Tuesday, September 12, 2006

Framing The Ambiguous

I love frameworks.... Learning new ones, applying them, and creating ones in ambiguous territory. Frameworks are part of the toolkit that allows me to jump off a cliff, and make up the water on the way down, when taking on new challenges.

Frameworks help take concepts that appear cloudy and make them clear. I remember early in my consulting career having some colleagues that worked on organizational change management. I remember thinking that must have been a 'fuzzy' job, comforting employees through a change, but a couple years ago, I decided to expand my knowledge base in this area, and got certified with Prosci on their change management methodology. Wow! - a framework for helping people adjust to change! And it worked - it helped get a handle on what needed to be done and how to make it efficient. What makes frameworks great is that they aren't a recipe on how to do something (which is why some people don't like them), but it gives you a point of reference and then allows you to adjust for your needs and fill in the details.
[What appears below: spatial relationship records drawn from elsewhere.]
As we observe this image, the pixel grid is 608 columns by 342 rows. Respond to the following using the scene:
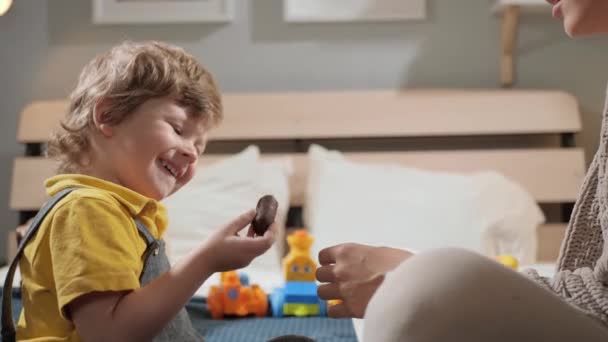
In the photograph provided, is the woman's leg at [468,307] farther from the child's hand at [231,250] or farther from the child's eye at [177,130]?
the child's eye at [177,130]

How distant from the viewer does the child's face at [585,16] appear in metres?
0.71

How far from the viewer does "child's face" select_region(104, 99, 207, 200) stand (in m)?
0.91

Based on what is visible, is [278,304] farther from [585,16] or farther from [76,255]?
[585,16]

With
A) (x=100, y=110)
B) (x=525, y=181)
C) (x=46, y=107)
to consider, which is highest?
(x=100, y=110)

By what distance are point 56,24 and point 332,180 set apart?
1180mm

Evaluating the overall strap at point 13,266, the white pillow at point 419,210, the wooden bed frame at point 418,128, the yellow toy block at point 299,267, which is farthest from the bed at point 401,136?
the overall strap at point 13,266

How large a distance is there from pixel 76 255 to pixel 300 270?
769mm

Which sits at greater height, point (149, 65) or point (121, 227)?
point (149, 65)

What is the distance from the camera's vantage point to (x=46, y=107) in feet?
7.12

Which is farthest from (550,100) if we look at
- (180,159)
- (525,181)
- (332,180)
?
(180,159)

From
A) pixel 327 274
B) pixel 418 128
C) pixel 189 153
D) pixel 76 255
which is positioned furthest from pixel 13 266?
pixel 418 128

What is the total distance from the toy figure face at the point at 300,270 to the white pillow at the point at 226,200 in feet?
0.47

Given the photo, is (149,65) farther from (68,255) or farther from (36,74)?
(36,74)

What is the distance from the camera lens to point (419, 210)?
1761mm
I have started looking for modern frameworks around organizational design, business models and business strategy, in a knowledge based economy which are often hard to find, since it is a shift from traditional thinking on business strategy.

I have came across a great framework or ontology for business modeling recently by Alex Osterwalder, who has a consulting company called Business Model Design. I have found that the term 'business model' is often a loaded, and over-used term. People use it for many different things. Alex has a great summary of what a business model is and a framework for analyzing and creating business models. There is also an excellent case study of applying the framework to analyzing the Skype business model. His site also links to some interesting business modeling tools, which I am currently experimenting with.
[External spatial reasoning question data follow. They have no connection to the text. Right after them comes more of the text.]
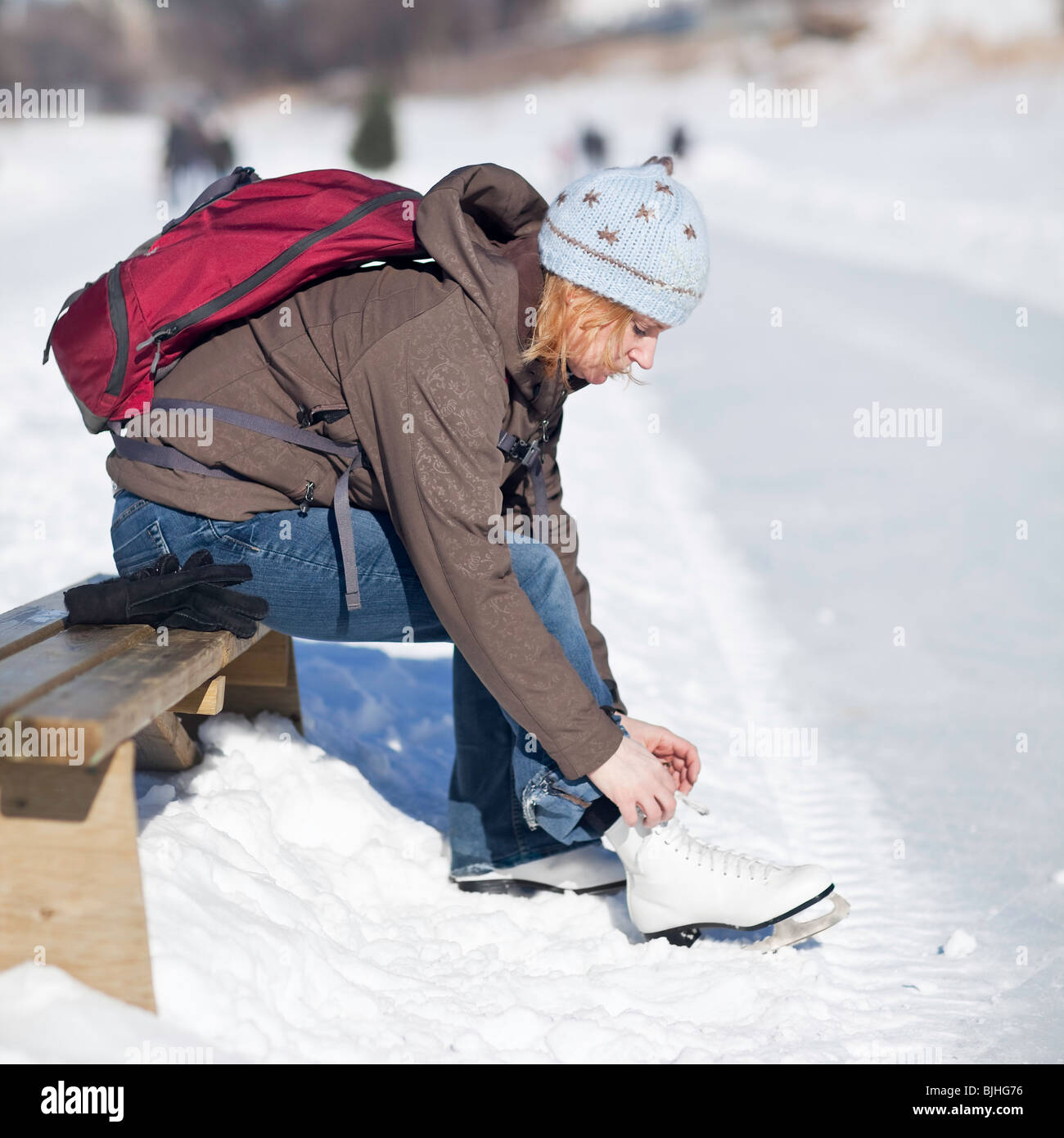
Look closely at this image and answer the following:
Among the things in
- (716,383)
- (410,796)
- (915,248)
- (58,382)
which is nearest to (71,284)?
(58,382)

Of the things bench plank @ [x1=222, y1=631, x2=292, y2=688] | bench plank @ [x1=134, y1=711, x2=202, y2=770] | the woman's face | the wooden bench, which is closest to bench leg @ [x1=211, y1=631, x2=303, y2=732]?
bench plank @ [x1=222, y1=631, x2=292, y2=688]

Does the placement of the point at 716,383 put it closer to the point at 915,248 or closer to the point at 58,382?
the point at 58,382

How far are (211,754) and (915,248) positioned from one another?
14190 millimetres

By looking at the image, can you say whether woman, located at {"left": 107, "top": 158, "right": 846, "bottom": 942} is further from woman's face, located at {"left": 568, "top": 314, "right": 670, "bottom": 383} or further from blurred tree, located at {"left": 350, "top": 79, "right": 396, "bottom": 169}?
blurred tree, located at {"left": 350, "top": 79, "right": 396, "bottom": 169}

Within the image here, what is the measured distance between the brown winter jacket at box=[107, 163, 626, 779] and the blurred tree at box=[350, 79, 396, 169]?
2454cm

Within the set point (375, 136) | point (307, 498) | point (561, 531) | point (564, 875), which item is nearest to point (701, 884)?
point (564, 875)

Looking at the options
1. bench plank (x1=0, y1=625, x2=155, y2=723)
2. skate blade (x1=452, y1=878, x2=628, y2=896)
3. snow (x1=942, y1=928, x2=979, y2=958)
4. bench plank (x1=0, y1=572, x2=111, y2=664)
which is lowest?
snow (x1=942, y1=928, x2=979, y2=958)

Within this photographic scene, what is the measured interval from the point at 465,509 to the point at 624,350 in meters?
0.40

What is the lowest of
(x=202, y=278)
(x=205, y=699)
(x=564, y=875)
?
(x=564, y=875)

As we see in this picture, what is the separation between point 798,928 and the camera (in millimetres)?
2227

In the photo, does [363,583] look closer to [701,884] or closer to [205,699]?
[205,699]

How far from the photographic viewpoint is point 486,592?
1856mm

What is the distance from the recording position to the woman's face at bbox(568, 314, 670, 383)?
195 cm

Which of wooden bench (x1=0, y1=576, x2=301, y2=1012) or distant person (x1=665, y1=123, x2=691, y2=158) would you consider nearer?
wooden bench (x1=0, y1=576, x2=301, y2=1012)
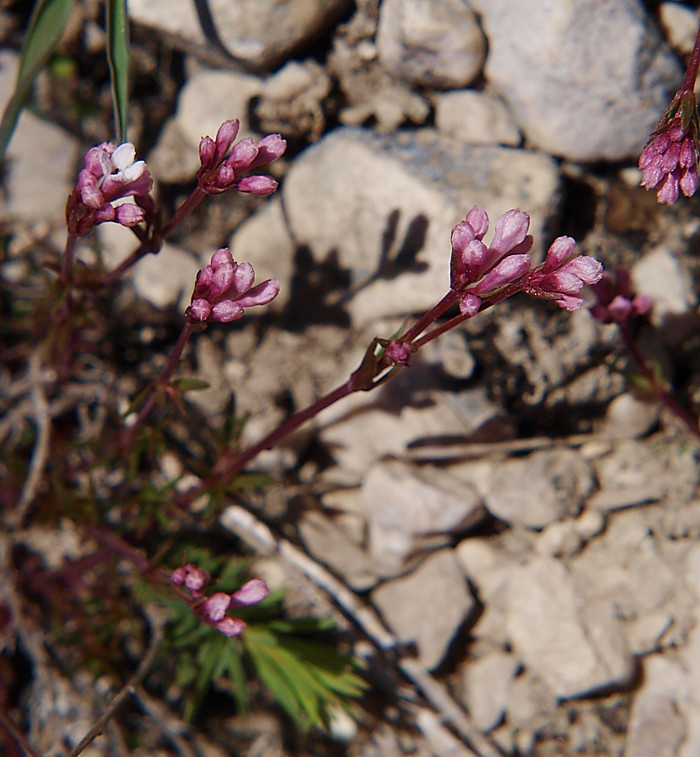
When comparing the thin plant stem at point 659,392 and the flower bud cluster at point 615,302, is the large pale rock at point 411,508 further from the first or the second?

With the technology startup I am working on, this discovery has came at the right time. I have been looking for a mechanism to describe our business model via a simple framework. As with many technology startups, the business model is often hard to describe to potential investors since they are operating in a non traditional space. (It would be much easier if we were selling running shoes.) I am attempting to utilize this model to not only clarify our model but also use it to compare against our competition and potentially complimentary models.


Dr1v3r said...

I love your metaphor "jump off a cliff, and make up the water on the way down", one to remember.

In June last year I became the founding member of a team set-up to control and document a business operating model. One thing became clear very quickly: This is an immature science (art?) and little groundwork exists.
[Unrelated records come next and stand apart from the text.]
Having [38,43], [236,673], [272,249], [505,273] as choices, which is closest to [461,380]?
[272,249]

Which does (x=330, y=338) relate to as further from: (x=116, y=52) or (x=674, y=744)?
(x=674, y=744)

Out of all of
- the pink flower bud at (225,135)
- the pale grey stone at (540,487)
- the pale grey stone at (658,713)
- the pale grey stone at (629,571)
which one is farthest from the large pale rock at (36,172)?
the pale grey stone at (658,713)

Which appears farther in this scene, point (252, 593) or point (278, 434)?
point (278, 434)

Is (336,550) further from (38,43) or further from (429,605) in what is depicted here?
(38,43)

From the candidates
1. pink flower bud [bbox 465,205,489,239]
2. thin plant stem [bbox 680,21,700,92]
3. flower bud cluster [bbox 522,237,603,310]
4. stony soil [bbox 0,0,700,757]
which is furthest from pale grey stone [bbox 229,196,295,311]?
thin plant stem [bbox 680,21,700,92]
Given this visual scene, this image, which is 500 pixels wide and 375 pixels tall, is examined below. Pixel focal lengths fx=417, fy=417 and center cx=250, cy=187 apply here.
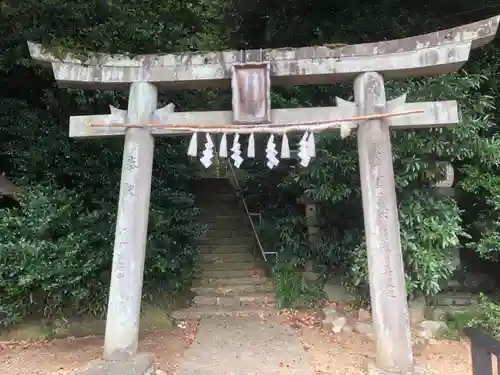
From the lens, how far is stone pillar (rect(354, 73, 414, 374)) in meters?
5.07

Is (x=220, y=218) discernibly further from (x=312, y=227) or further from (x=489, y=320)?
(x=489, y=320)

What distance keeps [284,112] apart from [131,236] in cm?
262

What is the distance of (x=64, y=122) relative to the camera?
29.8 feet

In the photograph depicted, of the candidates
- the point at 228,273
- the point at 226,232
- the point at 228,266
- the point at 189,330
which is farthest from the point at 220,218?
the point at 189,330

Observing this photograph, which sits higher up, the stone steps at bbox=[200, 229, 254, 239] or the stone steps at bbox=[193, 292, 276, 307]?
the stone steps at bbox=[200, 229, 254, 239]

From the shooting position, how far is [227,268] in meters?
10.0

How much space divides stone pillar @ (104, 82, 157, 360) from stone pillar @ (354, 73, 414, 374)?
292 centimetres

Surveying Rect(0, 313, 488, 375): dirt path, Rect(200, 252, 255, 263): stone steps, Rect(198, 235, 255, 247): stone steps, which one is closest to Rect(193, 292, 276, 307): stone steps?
Rect(0, 313, 488, 375): dirt path

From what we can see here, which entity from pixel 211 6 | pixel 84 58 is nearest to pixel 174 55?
pixel 84 58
We started off using Powerpoint to describe how our (large multinational Bank) functions, but quickly lost patience with the 'flat' nature, and the difficulties in interrogating it to extract information. Then in December I saw mindmapping software from Mindjet .

We are now in the throes of creating a vast map which can be filtered in many ways. Our executive loves it, and it does what we need it to, for now at least. I'd urge you to have a look - there's a free demo and a free viewer for your customers.

(I have no connection with the company - simply an impressed user).

Kevin Donaldson said...

No need to sell me on Mindmapping software. At my last company I also got us a few copies of the software from Mindjet, and it was extremely valuable from the executive level down to project team work. The only issue we had was the fact that you needed a projector, which wasn't always available in every conference room.